- _TEXTO FORNECIDO_:
━━━━━━━━━━━━━━━━━━━━━━━━━━━━━━

O lixo digital cresce 5% ao ano e o volume já é maior que o de fraldas infantis: são 40 milhões de toneladas de resíduos anualmente FOTO: NATALIE BEHRING_DIGITAL RAILROAD
Ruínas eletrônicas
Exportados para a China ou reutilizados na fabricação de novos computadores, o que acontece com os resíduos de informática
Cristina Tardáguila | Edição 15, Dezembro 2007
Como em todas as tardes abafadas de Americana, interior de São Paulo, o paranaense Adílson dos Anjos circula entre velhas placas de computador, discos rígidos quebrados, estabilizadores de energia enferrujados, monitores com tubos queimados e outras velharias do mundo da informática. Ao ar livre, as pilhas que alcançam 1 metro de altura refletem os raios de sol de forma difusa e provocam um incessante piscar de olhos. Por trás delas, um corredor estreito, formado por antigos decodificadores de televisão a cabo, se esconde sob uma poeira fina que sobe do chão.
Com uma chave de fenda na mão direita, o moreno de cabelos suados mantém, de joelhos, uma linha de produção repetitiva. Desparafusa as partes mais volumosas de uma CPU carcomida, crava sua ferramenta em fendas predeterminadas e, com os dedos da outra mão, faz vergar parte do alumínio do aparelho. Com um solavanco, arranca do corpo da máquina uma chapa fina e esverdeada conhecida como placa-mãe. Com zelo, deposita-a perto dos pés. O resto faz voar por cima de sua cabeça e, com um ruído estridente, tudo se espatifa metros atrás. Nas poucas vezes em que o esforço de suas mãos sujas e feridas não se revela suficiente para dar cabo à operação, Adílson dos Anjos recorre aos joelhos, jogando sobre eles o peso do corpo. Como sucateiro eletrônico, não pode se dar ao luxo de iniciar o desmantelamento de uma segunda CPU sem antes despedaçar integralmente a primeira. Seu sustento depende das partes e não do todo.

━━━━━━━━━━━━━━━━━━━━━━━━━━━━━━

- _SEÇÃO DE DADOS_:
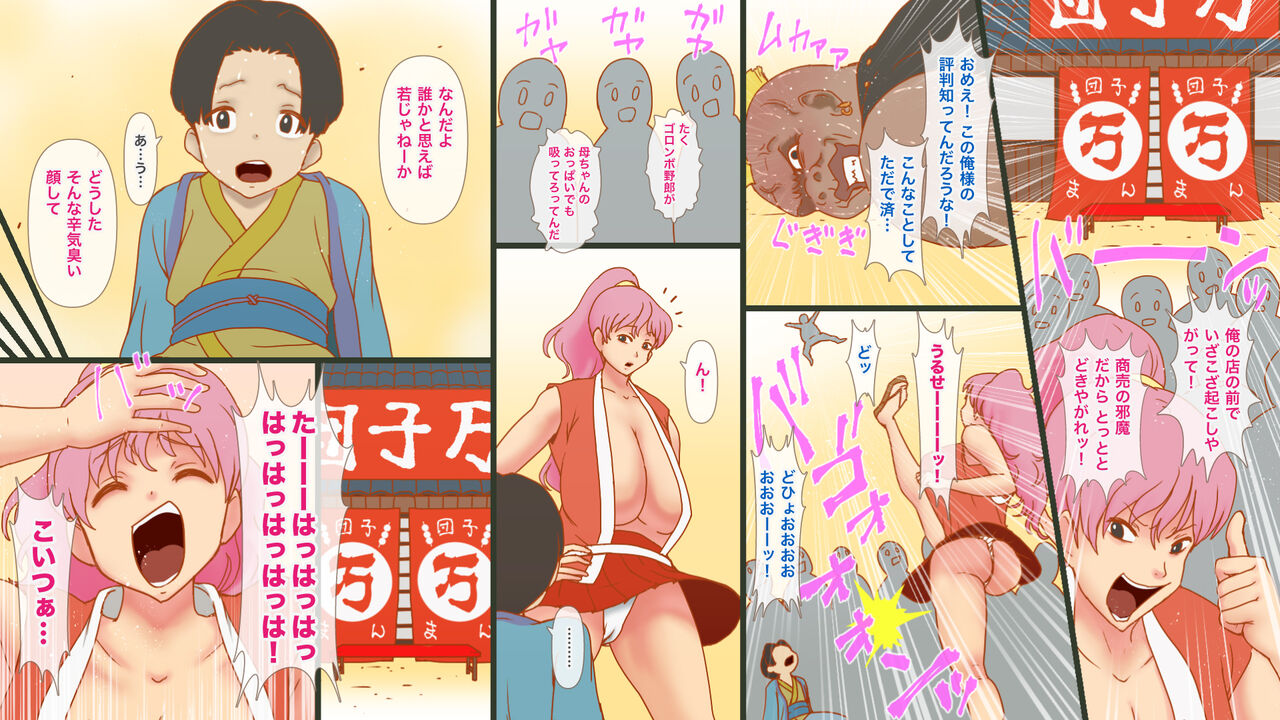 Preview page 7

━━━━━━━━━━━━━━━━━━━━━━━━━━━━━━

- _TAREFAS A REALIZAR_:
• a. De acordo com o texto sobre lixo eletrônico, qual é o volume anual de resíduos digitais?
• b. Prossiga o texto sobre lixo eletrônico a partir da última frase apresentada.

- _RESPOSTAS POR ITEM_:
• a. 40 milhões de toneladas por ano.

• b.
Há cerca de um ano, o paranaense de 32 anos, casado e pai de dois filhos, vive com os cerca de 600 reais que ganha por mês coletando, separando e revendendo sobras de computadores. Mundo afora, sua mercadoria atende pelo nome de e-lixo. Todos os meses, ele transforma 20 toneladas de sucata eletrônica em quilos e quilos de alumínio, ferro, cobre, plástico e até mesmo ouro. Segundo a revista americana Foreign Policy, há mais ouro em 1 tonelada de computadores do que em 17 toneladas do minério bruto. E os sucateiros já perceberam que, ao contrário das minas de Serra Pelada, a que emerge dos conectores da computação só tende a proliferar. A Microsoft, que sozinha emprega mais de 50 mil pessoas em todo o mundo, costuma trocar 100% de seus computadores de três em três anos.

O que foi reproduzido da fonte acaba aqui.